The meeting of Paris and Japan is a major theme of Nigo’s upcoming spring-summer 2023 show, unveiled on Sunday. “During this DC boom in the 80s in Japan, the image of Paris was something extremely meaningful and attractive to the Japanese. It was a very desirable thing,” he says. “Everything in Paris was portable and chic. And so part of what I do is try to show the perception of Paris from Japan at that time. He was struck by the Japanese details on the clothes from the Kenzo archives: “Traditional prints or fabrics which come from an entirely different part of the world, but used with Japanese detail.He says the new show won’t be all that different from his debut – his style will be evolutionary rather than groundbreaking.

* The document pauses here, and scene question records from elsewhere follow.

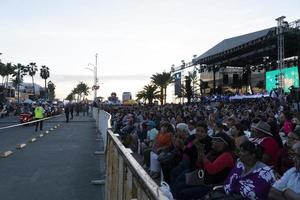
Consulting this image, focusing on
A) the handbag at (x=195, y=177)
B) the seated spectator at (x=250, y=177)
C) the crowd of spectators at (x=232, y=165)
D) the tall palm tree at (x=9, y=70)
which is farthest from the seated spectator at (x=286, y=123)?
the tall palm tree at (x=9, y=70)

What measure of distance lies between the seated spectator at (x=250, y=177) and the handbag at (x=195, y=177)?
1.08 meters

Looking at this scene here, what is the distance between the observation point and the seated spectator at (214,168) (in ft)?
20.5

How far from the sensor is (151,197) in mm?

More than anything else, what Nigo wants is for people to get excited about Kenzo again – as they were in the 1970s with his spectacular shows while singing and dancing that helped affirm the creative importance of designer ready-to-wear compared to haute couture. . “What often happens to brands is that they can grow old with their customers,” he says. “What I want to do is take Kenzo back, like he’s zero years old again.” Nigo wears a mask, but looks like he’s smiling. “I want everyone to be able to buy from Kenzo.” This should also make Kenzo’s CEO smile.